Rewrite all of the records below, switching each "large boulder" to "granite boulder" and keeping every other part unchanged. Leave the pictures out of your answer.
Start of MATERIAL FOR THIS EXERCISE
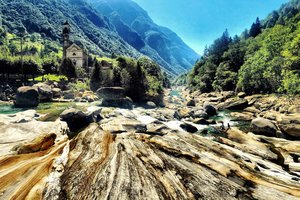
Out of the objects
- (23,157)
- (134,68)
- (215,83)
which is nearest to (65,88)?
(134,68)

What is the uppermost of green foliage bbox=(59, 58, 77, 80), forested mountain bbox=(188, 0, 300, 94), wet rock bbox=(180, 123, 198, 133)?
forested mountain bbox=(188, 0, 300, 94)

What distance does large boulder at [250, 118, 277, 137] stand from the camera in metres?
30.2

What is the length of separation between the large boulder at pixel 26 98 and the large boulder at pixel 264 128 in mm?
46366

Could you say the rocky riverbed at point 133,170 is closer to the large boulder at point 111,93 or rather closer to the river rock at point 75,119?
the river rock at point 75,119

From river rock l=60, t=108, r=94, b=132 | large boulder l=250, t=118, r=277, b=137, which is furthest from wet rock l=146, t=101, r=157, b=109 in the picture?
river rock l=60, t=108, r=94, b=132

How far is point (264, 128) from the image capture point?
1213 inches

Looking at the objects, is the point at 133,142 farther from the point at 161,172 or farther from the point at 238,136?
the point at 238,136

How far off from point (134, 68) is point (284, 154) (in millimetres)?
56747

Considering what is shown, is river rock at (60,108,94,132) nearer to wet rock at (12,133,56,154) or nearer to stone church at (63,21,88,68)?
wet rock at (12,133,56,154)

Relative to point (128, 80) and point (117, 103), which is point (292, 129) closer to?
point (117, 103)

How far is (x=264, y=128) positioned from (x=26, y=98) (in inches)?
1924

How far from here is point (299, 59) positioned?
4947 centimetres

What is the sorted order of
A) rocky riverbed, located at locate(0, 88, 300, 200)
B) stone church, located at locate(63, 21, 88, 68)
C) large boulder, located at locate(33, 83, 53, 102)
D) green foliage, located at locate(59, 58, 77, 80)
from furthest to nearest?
End of MATERIAL FOR THIS EXERCISE
### RESPONSE FOR THIS EXERCISE
Out of the objects
- (23,157)
- (134,68)
- (215,83)
which is nearest to (65,88)?
(134,68)

What is the uppermost of green foliage bbox=(59, 58, 77, 80), forested mountain bbox=(188, 0, 300, 94), wet rock bbox=(180, 123, 198, 133)?
forested mountain bbox=(188, 0, 300, 94)

What distance does granite boulder at [250, 118, 277, 137] stand from the camera in metres?
30.2

What is the length of separation between the granite boulder at pixel 26 98 and the granite boulder at pixel 264 128 in mm?
46366

Could you say the rocky riverbed at point 133,170 is closer to the granite boulder at point 111,93 or rather closer to the river rock at point 75,119?
the river rock at point 75,119

From river rock l=60, t=108, r=94, b=132 | granite boulder l=250, t=118, r=277, b=137, which is furthest from wet rock l=146, t=101, r=157, b=109 in the picture?
river rock l=60, t=108, r=94, b=132

How far is point (264, 128) from the image capture point?
1213 inches

Looking at the objects, is the point at 133,142 farther from the point at 161,172 or farther from the point at 238,136?
the point at 238,136

How far off from point (134, 68) is point (284, 154) (in millimetres)?
56747

Considering what is shown, is river rock at (60,108,94,132) nearer to wet rock at (12,133,56,154) or nearer to stone church at (63,21,88,68)?
wet rock at (12,133,56,154)

Relative to point (128, 80) and point (117, 103), which is point (292, 129) closer to?
point (117, 103)

How far is (x=264, y=128) positioned from (x=26, y=98) (in inches)?
1924

How far from here is point (299, 59) positioned?
4947 centimetres

What is the sorted order of
A) rocky riverbed, located at locate(0, 88, 300, 200)
B) stone church, located at locate(63, 21, 88, 68)
C) granite boulder, located at locate(33, 83, 53, 102)
D) green foliage, located at locate(59, 58, 77, 80)
from furthest to nearest?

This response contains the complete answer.